В то время как первая фаза была сосредоточена на устойчивом представлении состояний ячеек, вторая фаза была направлена ​​на изучение динамического процесса перехода состояний ячеек с использованием данных динамики времени. Опять же, был использован CAGE - на этот раз более 19 временных курсов человека и 14 мыши, охватывающих диапазон типов клеток и биологических стимулов, которые представляли 408 различных временных точек. Это включало дифференцировку стволовых клеток или коммитированных клеток-предшественников по направлению к их конечной судьбе, а также полностью дифференцированных клеток, отвечающих на факторы роста или патогены . [1] [33] [38]

Неконтролируемая кластеризациябыл выполнен для идентификации набора различных классов ответа, изучения паттернов в кратных изменениях экспрессии по сравнению со временем 0. Таким образом, экспрессия энхансеров, промоторов TF и ​​промоторов не-TF была обобщена во временной шкале первых 6 часов ход времени. Как правило, самый ранний ответ клеток происходил на энхансерах, с пиком концентрации эРНК уже через 15 минут после времени 0. Даже в классах, которые представляют «более поздние» ответы, энхансеры имели тенденцию активироваться раньше проксимальных промоторов. Изменчивость наблюдалась в устойчивости этой активации - некоторые энхансеры быстро возвращались к исходному уровню после всплеска через 15 минут, в то время как другие сохранялись после активации промотора. Вместе это наводит на мысль, что эРНК может играть разные роли в регуляции активности генов. [38]

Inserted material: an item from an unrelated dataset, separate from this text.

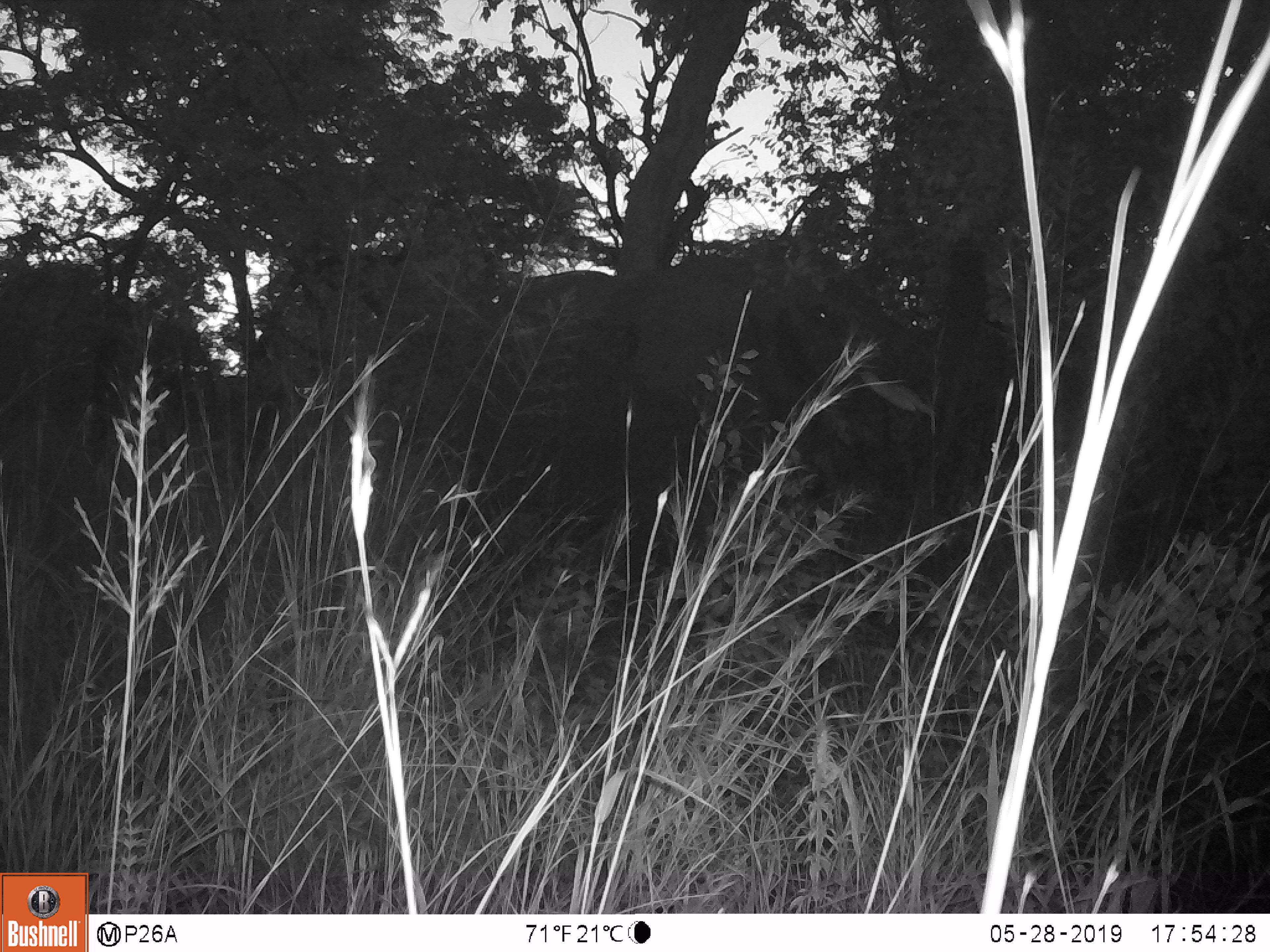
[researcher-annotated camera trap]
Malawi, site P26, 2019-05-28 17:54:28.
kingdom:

Дополнительная работа [ править ]

Помимо обычного обмена данными в базе данных FANTOM, FANTOM5 также представил два биоинформатических инструмента для исследования данных. ZENBU - это браузер генома с дополнительной функциональностью: пользователи могут загружать BAM-файлы экспериментов с CAGE, короткой РНК и ChIP-seq и выполнять контроль качества, нормализацию, поиск пиков и аннотацию среди визуальных сравнений. [39] SSTAR (семантический каталог, образцы, инициации транскрипции и правила) тем временем позволяет исследовать и искать образцы FANTOM5 и их геномные особенности. [40]

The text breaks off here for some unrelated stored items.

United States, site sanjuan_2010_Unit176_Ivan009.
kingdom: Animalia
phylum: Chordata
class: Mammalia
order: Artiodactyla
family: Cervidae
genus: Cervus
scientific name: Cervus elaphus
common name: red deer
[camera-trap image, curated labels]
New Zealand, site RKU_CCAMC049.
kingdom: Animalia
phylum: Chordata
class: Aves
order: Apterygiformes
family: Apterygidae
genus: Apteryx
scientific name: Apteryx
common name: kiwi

Множество данных, производимых FANTOM5, продолжает служить источником для исследователей, стремящихся объяснить регуляторные механизмы, которые формируют такие процессы, как развитие. Часто данные CAGE в конкретном типе клетки / ткани используются в сочетании с дальнейшими эпигеномными анализами - один из таких примеров описывает взаимодействие метилирования ДНК и определяемых CAGE регуляторных последовательностей во время дифференцировки гранулоцитов . [41]

Через три года после введения энхансер и промотор атласы, группа выпустила ФАНТОМ атласы для lncRNAs и микроРНК (миРНК), включающий данные FANTOM5. [42] [43]Общая цель состояла в том, чтобы обеспечить дальнейшее понимание более ранних наблюдений всеобъемлющей транскрипции генома млекопитающих. Работа по днРНК охарактеризовала 27 919 генов днРНК человека в 1829 образцах, чтобы стимулировать исследования функциональной значимости этого плохо изученного класса РНК. Результаты наводят на мысль, что 69% идентифицированных днРНК обладают потенциальной функциональностью, хотя требуются дополнительные доказательства, чтобы прокомментировать, являются ли остальные 31% просто транскрипционным «шумом» от ложной инициации транскрипции. Атлас miRNA идентифицировал 1357 промоторов miRNA человека и 804 мыши и продемонстрировал сильную консервацию последовательностей между двумя видами. Также было продемонстрировано, что первичная экспрессия miRNA может использоваться в качестве заместителя для уровней зрелой miRNA.

FANTOM6 [ править ]

В настоящее время FANTOM6 стремится систематически охарактеризовать роль днРНК в геноме человека. Биологическая функция этих больших (более 200 нуклеотидов) нетранслируемых РНК в значительной степени неизвестна. На основании нескольких работ, посвященных изучению днРНК, считается, что они участвуют в регуляции транскрипции, трансляции , посттрансляционных модификаций и эпигенетических меток. Однако текущие знания о степени и диапазоне этих предполагаемых регуляторных взаимодействий рудиментарны. [1] [44]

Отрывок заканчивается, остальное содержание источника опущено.